By Matt Golas
PlanPhilly Managing Editor
As the design pros and concerned public work together to conjure a lasting vision for seven miles of Delaware River waterfront I need to consider something elemental first.
What do we mean by the word design.
Merriam-Webster defines it as “deliberate purposive planning.”
That concept is fairly simple if you apply the broadest possible range of meaning.
At face value, cavemen considered design when they placed the fire near the cave mouth and used charcoal to draw images on the cave walls of animals they hunted.
So design is deliberative. The opposite of accidental.
OK. Then why do accidents occur in the design world?
You’ve seen them.
The bridge looks beautiful but doesn’t meet the vehicular needs of the two cities it connects.
The parking lot next to the big box store can hold 1,500 cars but is never more than half full.
The highway off-ramp empties onto an even busier road and backs up like bad plumbing.
The trees that were planted 10 years ago and once beautifully framed the back yard, now block that fantastic view everyone loved of the park.
At night, the lights in the skyscrapers on the riverfront look magical when we view them from miles away. By day, the monoliths are grossly out of scale with the human activity that takes place in their shadows. Through their mere presence, they destroy the connection between the river and the community it runs through.
These situations developed because we failed to properly evaluate the myriad values that the environment, politics, finances, social issues, human preferences, the art world and the geography of the sites themselves impart on the planning and design process.
In a nutshell, these scenarios never had to play out.
That’s because, oddly, all we needed to do was identify the inherent problems in a site before we set to designing and building and living in the product we created.
Sounds cart-before-the-horse counter-intuitive doesn’t it?
Yep, but it works.
In their straightforward book simply called Site Planning, Kevin Lynch and Gary Hack tell us the old masters of architecture approached the creation of a site plan in much the same way oil painters saw their subjects as they layed out their palette.
“Its aim is moral and esthetic: to make places which enhance everyday life – which liberate their inhabitants and give them a sense of the world they live in.”
Lynch and Hack also make it clear that was the mantra of the old art of design and planning. You see the big picture because you scrutinize and measure all the small details that connect in a continuum and form the whole.
Today, when that careful contemplation is not valued, the resulting product can be different. According to the authors; keywords like “shallow, careless and ugly” represent the product produced by much of present society’s site planning because design often only exists on a foundation of political, economic and institutional realities.
So, as we work on the future of our riverfront, let’s get back to Lynch and Hack’s most intriguing premise: defining the problem.
Then lay out some examples, using the present project on the Delaware River.
Q. “For whom is the place being made?”
A. The citizens of Philadelphia.
Q. “For what purposes?
A. To value the working river, access, recreation, open space, the environment, scale.
Q. “Who will decide what the form will be?
A. The people will engage each other and discover their vision.

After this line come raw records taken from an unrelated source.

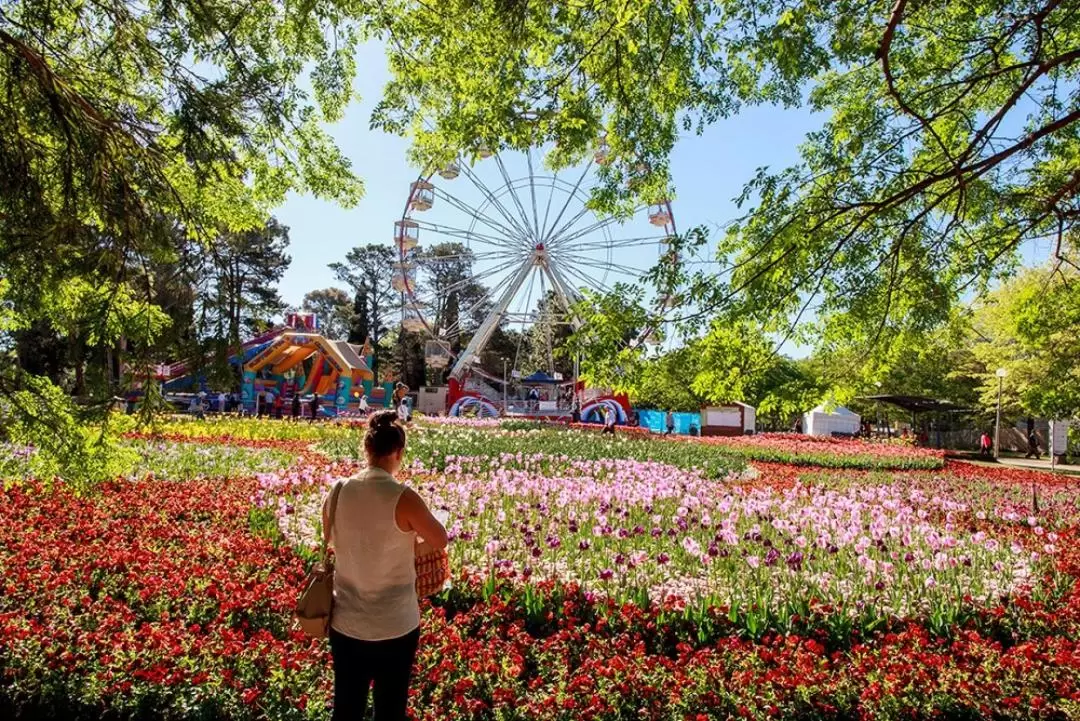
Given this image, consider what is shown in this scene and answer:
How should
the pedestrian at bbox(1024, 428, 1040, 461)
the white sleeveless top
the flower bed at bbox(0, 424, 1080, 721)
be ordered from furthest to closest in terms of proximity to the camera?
the pedestrian at bbox(1024, 428, 1040, 461)
the flower bed at bbox(0, 424, 1080, 721)
the white sleeveless top

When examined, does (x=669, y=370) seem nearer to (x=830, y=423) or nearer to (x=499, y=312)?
(x=499, y=312)

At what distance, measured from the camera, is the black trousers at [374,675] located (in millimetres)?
2727

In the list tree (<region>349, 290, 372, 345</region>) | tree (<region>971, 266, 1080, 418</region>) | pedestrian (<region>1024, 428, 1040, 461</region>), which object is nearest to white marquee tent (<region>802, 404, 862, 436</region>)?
tree (<region>971, 266, 1080, 418</region>)

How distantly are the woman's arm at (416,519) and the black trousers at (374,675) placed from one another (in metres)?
0.38

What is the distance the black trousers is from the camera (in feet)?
8.95

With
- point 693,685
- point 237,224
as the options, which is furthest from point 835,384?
point 237,224

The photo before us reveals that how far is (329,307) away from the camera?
64875 millimetres

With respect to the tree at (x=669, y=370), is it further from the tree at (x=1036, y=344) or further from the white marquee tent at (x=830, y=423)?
the white marquee tent at (x=830, y=423)

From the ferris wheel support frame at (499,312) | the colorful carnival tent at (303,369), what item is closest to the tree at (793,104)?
the ferris wheel support frame at (499,312)

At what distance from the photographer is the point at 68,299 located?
4.96m

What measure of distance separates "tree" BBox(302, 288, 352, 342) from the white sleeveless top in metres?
62.4

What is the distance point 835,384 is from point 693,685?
2.35 m

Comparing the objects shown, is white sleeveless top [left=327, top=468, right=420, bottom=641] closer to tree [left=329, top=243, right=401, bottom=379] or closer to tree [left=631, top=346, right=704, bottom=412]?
tree [left=631, top=346, right=704, bottom=412]

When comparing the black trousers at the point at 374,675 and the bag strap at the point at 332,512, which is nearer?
the black trousers at the point at 374,675
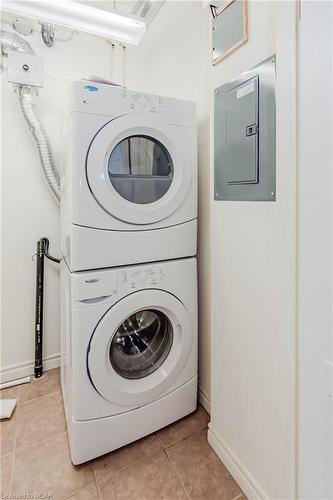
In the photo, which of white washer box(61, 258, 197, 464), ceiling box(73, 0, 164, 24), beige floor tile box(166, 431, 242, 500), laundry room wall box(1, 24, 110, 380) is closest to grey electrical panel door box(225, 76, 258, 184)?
white washer box(61, 258, 197, 464)

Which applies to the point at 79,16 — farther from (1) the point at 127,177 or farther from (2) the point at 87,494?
(2) the point at 87,494

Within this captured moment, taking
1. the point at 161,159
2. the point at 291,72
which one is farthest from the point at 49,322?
the point at 291,72

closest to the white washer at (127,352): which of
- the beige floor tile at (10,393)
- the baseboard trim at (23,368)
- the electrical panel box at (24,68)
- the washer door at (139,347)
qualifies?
the washer door at (139,347)

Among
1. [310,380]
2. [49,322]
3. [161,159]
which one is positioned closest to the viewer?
[310,380]

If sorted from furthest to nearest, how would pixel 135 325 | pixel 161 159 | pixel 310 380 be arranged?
pixel 135 325 < pixel 161 159 < pixel 310 380

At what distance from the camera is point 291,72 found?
862mm

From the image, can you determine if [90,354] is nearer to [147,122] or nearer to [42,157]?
[147,122]

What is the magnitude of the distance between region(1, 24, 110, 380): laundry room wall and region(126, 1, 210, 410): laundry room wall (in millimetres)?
639

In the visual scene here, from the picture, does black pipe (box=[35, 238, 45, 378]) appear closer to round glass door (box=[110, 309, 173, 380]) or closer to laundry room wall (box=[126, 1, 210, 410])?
round glass door (box=[110, 309, 173, 380])

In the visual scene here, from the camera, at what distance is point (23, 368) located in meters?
2.00

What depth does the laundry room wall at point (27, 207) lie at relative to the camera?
6.19ft

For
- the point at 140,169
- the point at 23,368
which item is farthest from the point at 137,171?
the point at 23,368

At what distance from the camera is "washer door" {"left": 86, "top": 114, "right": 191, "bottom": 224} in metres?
1.24

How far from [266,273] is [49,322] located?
1.69m
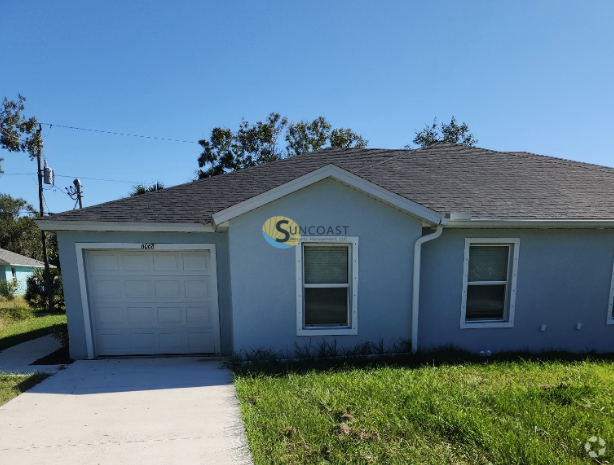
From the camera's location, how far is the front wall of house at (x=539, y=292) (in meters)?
6.00

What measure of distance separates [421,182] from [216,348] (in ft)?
19.1

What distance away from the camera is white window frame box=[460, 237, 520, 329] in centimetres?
603

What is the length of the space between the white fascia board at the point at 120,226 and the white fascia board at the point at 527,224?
471 centimetres

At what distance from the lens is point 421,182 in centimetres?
729

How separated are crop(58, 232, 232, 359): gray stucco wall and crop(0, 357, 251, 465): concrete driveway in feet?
2.96

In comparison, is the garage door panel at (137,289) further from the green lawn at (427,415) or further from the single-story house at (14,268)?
the single-story house at (14,268)

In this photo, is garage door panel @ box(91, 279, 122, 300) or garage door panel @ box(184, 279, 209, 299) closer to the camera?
garage door panel @ box(91, 279, 122, 300)

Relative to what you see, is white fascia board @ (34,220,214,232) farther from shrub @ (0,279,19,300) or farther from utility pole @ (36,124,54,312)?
shrub @ (0,279,19,300)

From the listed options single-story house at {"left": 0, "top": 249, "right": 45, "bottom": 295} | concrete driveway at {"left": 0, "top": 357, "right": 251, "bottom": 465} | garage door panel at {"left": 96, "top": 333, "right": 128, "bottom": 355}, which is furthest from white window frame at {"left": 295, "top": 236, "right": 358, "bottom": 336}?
single-story house at {"left": 0, "top": 249, "right": 45, "bottom": 295}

Q. “What resources can be used?
A. Match the hopes and dreams of the people with the skills of world-class architects, urban planners and landscape designers.
Q. “What type of solution is expected?
A. A waterfront plan that endures the test of time.
Q. “In what location will it be built?
A. Seven miles of diverse, multi-use Delaware riverfront.
There is a practical application to this approach facing the citizens of Philadelphia as they look at seven miles of Central Delaware Riverfront and try to imagine what that stretch could look like if we appropriately connect the dots that are human behavior, quality design and structure and environmental requirements.
According to the experts, the best design practices for the Delaware River revisioning process will come out of the answers we find for questions that emerge when we examine problems integrated into the site planning structure, such as, what to do with the working port? How do we ensure public access to the river? What’s the best way to remake of the character of Delaware Avenue as it gets Boulevard status? How do we make sure the connections back to the neighborhoods that are adjacent to the river are healthy? How do we guarantee the quality of development?
And out of these larger issues we will have to find answers to problems that are at the core of the exercise.
For instance, William Penn established the public realm in Philadelphia by growing the city out and around five public squares that were pure public space. A problem now might be finding a way to let the public control the public realm. Developers may want to control that space but we should identify that inclination as a problem, make it clear what is public and private and move on through the process.
Another area of problem identification is being able to work within the realities of riverfront development that is already set in stone.
The casinos that may be built along the seven-mile stretch are a good example. A problem solving approach is using communication and outreach to see where compromises can be reached in terms of public access to the river around casinos as well as transportation and infrastructure tradeoffs that may have to be made because of increased traffic in high density areas.
Lots of questions.
A need for answers before we can move forward with a plan.